TWO fresh young county cricketers will remember Ilkeston very fondly, and how many people can say that? Surrey's Adam Hollioake scored a bold 123 on his Championship debut and Gary Steer took three for 23 in his debut as a bowler in his third game for Derbyshire. Steer removed Surrey's middle-order batsmen and his impact on the game was the more profound, since Hollioake did not score quite enough to prevent Derbyshire dominating the game, which they won emphatically by six wickets.
But when Hollioake was in, spectators had eyes only for him. He drove, cut, and tickled to fine leg, scoring 17 fours and three sixes off 178 balls. He says that the trouble with cricket is that it is too boring for spectators (he proposes a 12 when the ball is hit out of the ground). Yesterday in Ilkeston was like the beginning of a reform movement.
Steer and Hollioake make an interesting pair. Steer is from Birmingham, he is small (5ft 7in), lithe and 23, his parents are West Indian, though his mother is an Indian West Indian. Hollioake is 22 and was born in Melbourne and educated in Sydney, though his mother is Fijian. He is built for speed on the rugby field as well as entertainment on the cricket pitch, and he qualified to play for England at both games even before he played cricket for Surrey. Presumably this is because he was registered as a student at the Surrey Tutorial College in Guildford.
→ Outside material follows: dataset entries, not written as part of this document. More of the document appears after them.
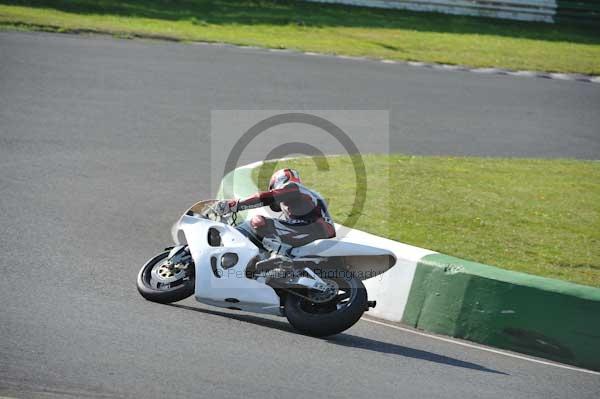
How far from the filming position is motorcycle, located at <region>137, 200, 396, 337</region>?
723 cm

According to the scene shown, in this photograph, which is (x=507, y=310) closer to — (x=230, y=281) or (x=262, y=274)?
(x=262, y=274)

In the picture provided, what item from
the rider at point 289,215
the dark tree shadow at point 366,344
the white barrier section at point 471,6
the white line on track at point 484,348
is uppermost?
the white barrier section at point 471,6

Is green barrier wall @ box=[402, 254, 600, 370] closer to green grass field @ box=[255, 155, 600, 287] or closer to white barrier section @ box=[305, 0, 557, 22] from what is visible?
green grass field @ box=[255, 155, 600, 287]

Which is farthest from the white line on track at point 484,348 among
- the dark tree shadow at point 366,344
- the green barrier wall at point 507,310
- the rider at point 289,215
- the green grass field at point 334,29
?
the green grass field at point 334,29

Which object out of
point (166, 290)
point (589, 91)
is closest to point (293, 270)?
point (166, 290)

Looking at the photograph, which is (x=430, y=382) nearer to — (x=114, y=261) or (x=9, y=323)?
(x=9, y=323)

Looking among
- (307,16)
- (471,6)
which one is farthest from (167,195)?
(471,6)

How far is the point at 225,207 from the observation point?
7.62 metres

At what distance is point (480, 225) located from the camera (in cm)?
1049

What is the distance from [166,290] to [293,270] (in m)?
1.15

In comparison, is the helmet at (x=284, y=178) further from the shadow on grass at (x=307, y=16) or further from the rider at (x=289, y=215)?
the shadow on grass at (x=307, y=16)

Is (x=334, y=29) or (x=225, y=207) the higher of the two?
(x=334, y=29)

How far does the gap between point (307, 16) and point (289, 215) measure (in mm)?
19791

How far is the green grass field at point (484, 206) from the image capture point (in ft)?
31.4
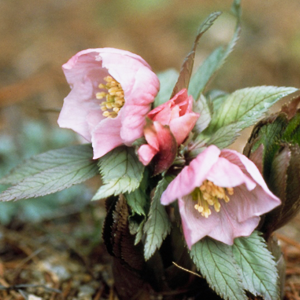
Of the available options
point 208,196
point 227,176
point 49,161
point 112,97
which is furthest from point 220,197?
point 49,161

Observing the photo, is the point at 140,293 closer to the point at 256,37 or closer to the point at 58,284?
the point at 58,284

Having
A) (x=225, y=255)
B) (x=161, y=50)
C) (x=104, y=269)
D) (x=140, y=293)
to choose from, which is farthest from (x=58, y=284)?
(x=161, y=50)

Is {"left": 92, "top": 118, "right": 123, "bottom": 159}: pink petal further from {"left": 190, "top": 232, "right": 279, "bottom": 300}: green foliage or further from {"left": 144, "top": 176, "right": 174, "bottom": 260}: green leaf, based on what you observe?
{"left": 190, "top": 232, "right": 279, "bottom": 300}: green foliage

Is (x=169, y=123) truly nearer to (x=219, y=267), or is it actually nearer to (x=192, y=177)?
(x=192, y=177)

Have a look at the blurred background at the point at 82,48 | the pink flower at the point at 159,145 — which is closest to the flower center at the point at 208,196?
the pink flower at the point at 159,145

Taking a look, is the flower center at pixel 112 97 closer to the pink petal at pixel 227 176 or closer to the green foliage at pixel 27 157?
the pink petal at pixel 227 176

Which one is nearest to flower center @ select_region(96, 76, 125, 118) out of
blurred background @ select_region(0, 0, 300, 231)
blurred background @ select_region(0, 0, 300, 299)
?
blurred background @ select_region(0, 0, 300, 299)
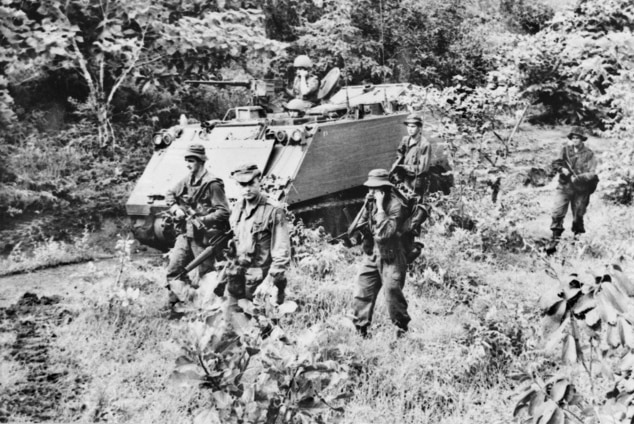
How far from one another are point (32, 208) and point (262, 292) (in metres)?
7.51

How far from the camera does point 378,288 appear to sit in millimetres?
5934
Both are all-rounders and maybe their careers will flourish. Maybe not, but few who were at Ilkeston yesterday will quickly forget them.
That they were at Ilkeston at all is because Labour took control of the council a couple of years ago and offered Derbyshire a subsidy they could not refuse. The Tories are bitterly critical, and, unlike at most festival grounds, the local Conservative assocation did not have a tent. They should rue the day, because Derbyshire's victory was accomplished and should move them to a place higher than 15th in the Championship table. Until Hollioake happened, they looked like winning by an innings, and no one could say that Surrey didn't deserve to lose. They batted as though as though their minds were elsewhere.
In the end they were out for 332 and Derbyshire were left 99 runs to win. They batted and Surrey bowled as if neither side particularly wanted to experience Ilkeston on a Monday.